Nicht nur Kapazität und Kosten
Der Karlsruher Chemiker Jens Tübke über die Rolle der Batterietechnik bei der Energiewende
Batterien gelten als Schlüssel zur Energiewende. Im Moment kann man aber den Eindruck gewinnen, sie verstärken die Ressourcenverschwendung: Smartphones, die ständig laufen und nach wenigen Jahren ersetzt werden, große Hybridautos oder - demnächst mitten in Berlin - Elektroautos als Rennwagen. Wo findet der tatsächliche Wandel statt?
Die Anwendungsbereiche muss man schon gesondert betrachten. Die Akkus im Handy oder Notebook sind auf ihre Lebensdauer abgestimmt. Ein Akku, der zwei Jahre im Handy halten soll, der wird auch nicht wesentlich länger halten. Da schaut man drauf, dass man kostengünstig und auf den Anwendungszweck angepasst nicht mehr Ressourcen in der Produktion einsetzt als nötig sind.

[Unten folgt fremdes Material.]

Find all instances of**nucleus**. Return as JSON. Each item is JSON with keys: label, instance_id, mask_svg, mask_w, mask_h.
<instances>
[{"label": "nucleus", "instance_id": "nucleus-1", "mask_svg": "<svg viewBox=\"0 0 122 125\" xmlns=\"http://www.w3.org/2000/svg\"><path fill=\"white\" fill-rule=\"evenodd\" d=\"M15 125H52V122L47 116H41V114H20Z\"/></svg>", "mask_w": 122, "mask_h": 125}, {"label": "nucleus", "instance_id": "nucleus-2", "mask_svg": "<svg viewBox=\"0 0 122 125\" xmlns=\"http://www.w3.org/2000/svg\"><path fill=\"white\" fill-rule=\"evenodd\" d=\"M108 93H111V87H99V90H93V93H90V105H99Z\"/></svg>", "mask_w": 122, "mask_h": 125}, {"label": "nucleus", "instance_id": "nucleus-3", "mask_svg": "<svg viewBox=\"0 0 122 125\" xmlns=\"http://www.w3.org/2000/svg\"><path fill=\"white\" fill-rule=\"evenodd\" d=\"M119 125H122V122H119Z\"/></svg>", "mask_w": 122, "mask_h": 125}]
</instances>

Batterien für Autos oder stationäre Anwendungen, auch für langlebigere Elektrowerkzeuge sind da etwas aufwändiger und damit auch etwas teurer. Bei denen wird man - wie übrigens bei allen Batterien - über einen vernünftigen Stoffkreislauf nachdenken, so wie man es heute bei z.B. Blei-Säure-Batterien schon umgesetzt hat. Die Rückführungsquote für Blei liegt bei über 90 Prozent und von den eingesammelten Batterien werden etwas über 80 Prozent des Materials wieder verwendet. Ähnliches wird man für Lithium-Ionen-Batterien auch etablieren müssen.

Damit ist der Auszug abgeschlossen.